Krzysztof Sz. to lubelski detektyw i właściciel agencji detektywistycznej, która ma siedziby w wielu miastach w całym kraju. W ubiegłym tygodniu Krzysztof Sz. został zatrzymany.
- Prowadzimy śledztwo dotyczące zdarzeń powiązanych z tzw. aferą podsłuchową - potwierdza Łukasz Łapczyński, rzecznik prasowy Prokuratury Okręgowej Warszawa Praga, która zajmuje się sprawą. W związku z postępowaniem śledczy w ubiegłym tygodniu dokonali wielu przeszukań w 30 biurach agencji, w wyniku których zabezpieczono komputery i nośniki danych elektronicznych.
- Zatrzymaliśmy Krzysztofa Sz. i Katarzynę W. (byłą pracownicę detektywa z Lublina - przyp. red.).

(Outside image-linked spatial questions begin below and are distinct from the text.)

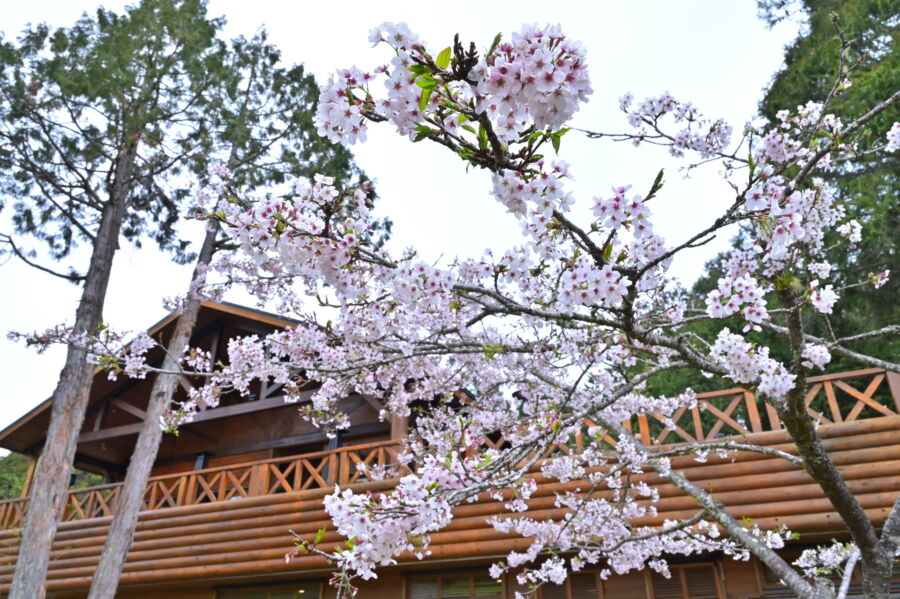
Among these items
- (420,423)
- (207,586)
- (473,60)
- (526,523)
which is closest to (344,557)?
(473,60)

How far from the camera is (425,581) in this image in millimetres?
7258

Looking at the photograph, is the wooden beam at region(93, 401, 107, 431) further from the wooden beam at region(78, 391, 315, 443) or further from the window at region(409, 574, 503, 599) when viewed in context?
the window at region(409, 574, 503, 599)

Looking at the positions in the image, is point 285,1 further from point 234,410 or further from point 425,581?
point 425,581

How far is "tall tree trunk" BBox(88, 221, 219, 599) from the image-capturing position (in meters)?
7.46

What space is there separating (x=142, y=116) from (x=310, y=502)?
6249mm

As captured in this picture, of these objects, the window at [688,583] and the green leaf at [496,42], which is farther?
the window at [688,583]

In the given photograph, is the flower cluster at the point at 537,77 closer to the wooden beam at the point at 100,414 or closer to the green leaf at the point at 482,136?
the green leaf at the point at 482,136

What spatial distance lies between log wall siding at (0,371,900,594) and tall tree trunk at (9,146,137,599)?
1.16m

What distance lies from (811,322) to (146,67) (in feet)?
36.8

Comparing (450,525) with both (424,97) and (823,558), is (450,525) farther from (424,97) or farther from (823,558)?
(424,97)

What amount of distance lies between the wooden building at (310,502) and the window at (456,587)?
1 cm

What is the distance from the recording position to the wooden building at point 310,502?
577 cm

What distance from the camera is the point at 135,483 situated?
7977mm

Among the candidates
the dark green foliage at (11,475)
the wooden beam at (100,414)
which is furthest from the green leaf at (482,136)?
the dark green foliage at (11,475)
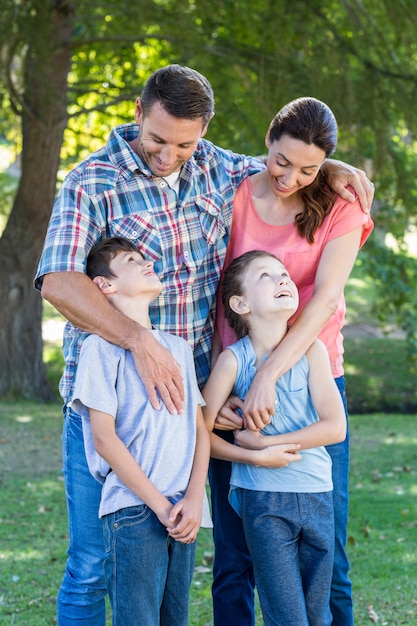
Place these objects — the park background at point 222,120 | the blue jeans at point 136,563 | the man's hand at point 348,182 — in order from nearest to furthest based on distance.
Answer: the blue jeans at point 136,563
the man's hand at point 348,182
the park background at point 222,120

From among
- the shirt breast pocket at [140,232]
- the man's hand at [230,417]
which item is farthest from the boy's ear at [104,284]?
the man's hand at [230,417]

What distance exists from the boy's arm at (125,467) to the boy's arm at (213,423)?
0.30 metres

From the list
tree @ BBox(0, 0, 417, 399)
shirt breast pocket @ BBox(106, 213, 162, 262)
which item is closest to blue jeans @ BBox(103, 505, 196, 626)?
shirt breast pocket @ BBox(106, 213, 162, 262)

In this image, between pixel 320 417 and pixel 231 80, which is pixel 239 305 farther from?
pixel 231 80

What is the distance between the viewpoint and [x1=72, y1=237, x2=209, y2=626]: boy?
7.95 ft

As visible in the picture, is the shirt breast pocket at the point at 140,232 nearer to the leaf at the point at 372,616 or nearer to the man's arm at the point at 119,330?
the man's arm at the point at 119,330

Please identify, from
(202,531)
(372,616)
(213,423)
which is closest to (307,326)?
(213,423)

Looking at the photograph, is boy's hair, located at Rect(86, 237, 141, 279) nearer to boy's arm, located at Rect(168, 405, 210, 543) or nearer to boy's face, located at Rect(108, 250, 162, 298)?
boy's face, located at Rect(108, 250, 162, 298)

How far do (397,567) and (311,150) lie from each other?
2714 mm

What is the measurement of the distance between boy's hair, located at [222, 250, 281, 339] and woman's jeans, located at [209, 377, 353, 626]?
40cm

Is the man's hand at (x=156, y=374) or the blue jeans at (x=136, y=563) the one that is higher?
the man's hand at (x=156, y=374)

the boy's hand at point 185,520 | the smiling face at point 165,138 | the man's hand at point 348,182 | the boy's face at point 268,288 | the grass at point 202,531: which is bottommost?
the grass at point 202,531

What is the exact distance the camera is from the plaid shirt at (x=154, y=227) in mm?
2672

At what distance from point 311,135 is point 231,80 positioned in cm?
625
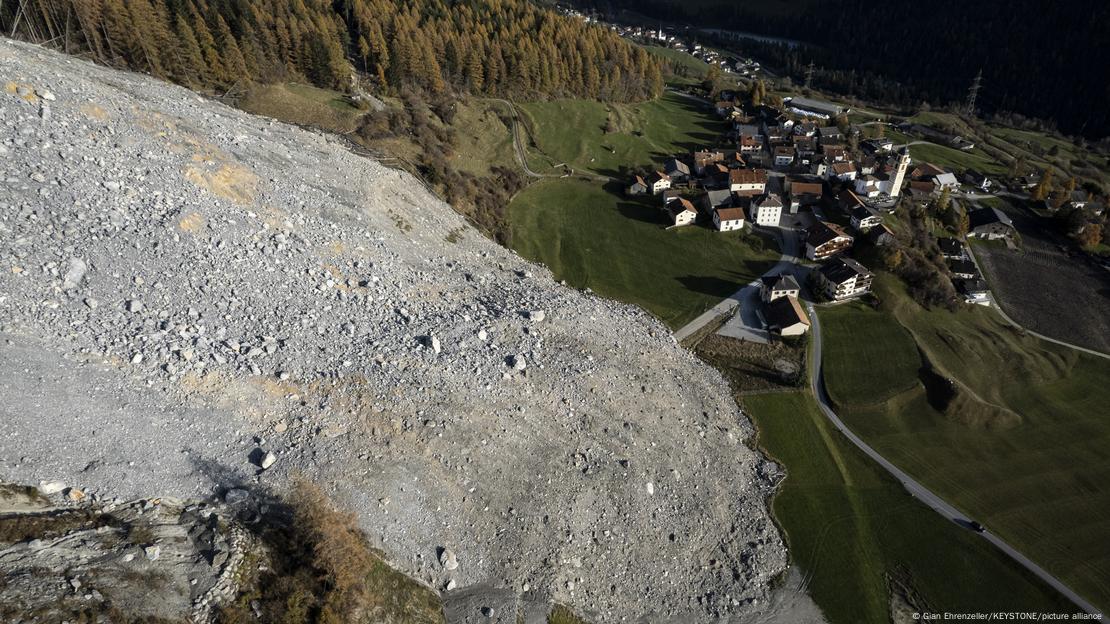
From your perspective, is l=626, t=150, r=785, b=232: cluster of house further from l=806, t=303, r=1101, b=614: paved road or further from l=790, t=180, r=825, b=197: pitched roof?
l=806, t=303, r=1101, b=614: paved road

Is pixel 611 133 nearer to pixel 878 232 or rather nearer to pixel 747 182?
pixel 747 182

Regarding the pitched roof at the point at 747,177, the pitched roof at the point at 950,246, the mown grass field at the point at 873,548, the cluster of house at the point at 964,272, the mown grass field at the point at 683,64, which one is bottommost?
the mown grass field at the point at 873,548

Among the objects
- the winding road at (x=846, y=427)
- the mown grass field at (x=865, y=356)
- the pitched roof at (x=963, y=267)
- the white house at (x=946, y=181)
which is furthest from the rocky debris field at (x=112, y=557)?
the white house at (x=946, y=181)

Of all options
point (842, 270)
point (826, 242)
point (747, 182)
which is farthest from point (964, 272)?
point (747, 182)

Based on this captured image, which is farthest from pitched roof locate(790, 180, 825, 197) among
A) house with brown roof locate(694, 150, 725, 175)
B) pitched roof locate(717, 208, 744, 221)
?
house with brown roof locate(694, 150, 725, 175)

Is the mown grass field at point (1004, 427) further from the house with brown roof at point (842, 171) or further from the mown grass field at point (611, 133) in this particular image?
the mown grass field at point (611, 133)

Obie osoby usłyszały już zarzuty, których treści dla dobra śledztwa nie mogę podać. Zatrzymani zostali zwolnieni do domów. Jedynym środkiem pozostaje dozór policyjny i zakaz opuszczania kraju - wyjaśnia Łapczyński.
Przypomnijmy. Afera podsłuchowa dotyczy nagrywania od lipca 2013 r. do czerwca 2014 r. osób z kręgów polityki, biznesu oraz funkcjonariuszy publicznych. Z nieoficjalnych informacji wynika, że Krzysztof Sz. i Katarzyna W. mieli oferować za pieniądze nagrania rozmów osób podsłuchanych w warszawskiej restauracji Sowa&Przyjaciele.

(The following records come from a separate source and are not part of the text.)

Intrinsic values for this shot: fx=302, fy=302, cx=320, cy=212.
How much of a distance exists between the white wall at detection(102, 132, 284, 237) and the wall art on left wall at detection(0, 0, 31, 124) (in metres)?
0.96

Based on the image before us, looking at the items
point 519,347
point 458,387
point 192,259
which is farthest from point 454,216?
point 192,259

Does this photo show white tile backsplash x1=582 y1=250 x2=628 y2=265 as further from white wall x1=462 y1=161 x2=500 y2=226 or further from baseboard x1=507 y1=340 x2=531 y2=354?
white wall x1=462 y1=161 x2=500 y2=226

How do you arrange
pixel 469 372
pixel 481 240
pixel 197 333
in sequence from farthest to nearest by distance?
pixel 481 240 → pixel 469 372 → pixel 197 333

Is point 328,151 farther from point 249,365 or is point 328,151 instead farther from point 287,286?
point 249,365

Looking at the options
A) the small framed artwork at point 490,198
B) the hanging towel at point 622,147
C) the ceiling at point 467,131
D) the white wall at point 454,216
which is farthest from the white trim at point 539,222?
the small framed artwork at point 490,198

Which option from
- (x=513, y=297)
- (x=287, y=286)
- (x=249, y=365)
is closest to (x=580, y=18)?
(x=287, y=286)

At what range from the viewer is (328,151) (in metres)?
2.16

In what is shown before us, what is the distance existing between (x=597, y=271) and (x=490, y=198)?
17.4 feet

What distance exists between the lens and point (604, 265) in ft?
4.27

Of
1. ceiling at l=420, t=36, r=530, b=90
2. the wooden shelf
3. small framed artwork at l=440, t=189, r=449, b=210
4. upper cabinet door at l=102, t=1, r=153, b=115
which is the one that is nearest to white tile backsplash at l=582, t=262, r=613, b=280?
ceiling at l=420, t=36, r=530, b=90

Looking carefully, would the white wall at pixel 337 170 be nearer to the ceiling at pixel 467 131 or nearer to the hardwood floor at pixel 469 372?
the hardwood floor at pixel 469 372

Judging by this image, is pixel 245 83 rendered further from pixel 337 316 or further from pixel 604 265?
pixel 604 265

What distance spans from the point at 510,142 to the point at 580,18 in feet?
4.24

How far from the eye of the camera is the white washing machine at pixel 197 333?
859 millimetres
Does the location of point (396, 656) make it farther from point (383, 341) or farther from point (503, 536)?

- Nie byłem nigdy zamieszany w tę aferę i nie handlowałem żadnymi nagraniami. Jedyne moje powiązanie z tą sprawą to fakt, że znałem kiedyś Marka Falentę - powiedział wczoraj Kurierowi sam Krzysztof Sz. - Jestem ciekawy, kto jest inicjatorem ponownego grzebania w tej starej sprawie. Czekam z niecierpliwością na dalsze ustalenia prokuratury - dodał Sz.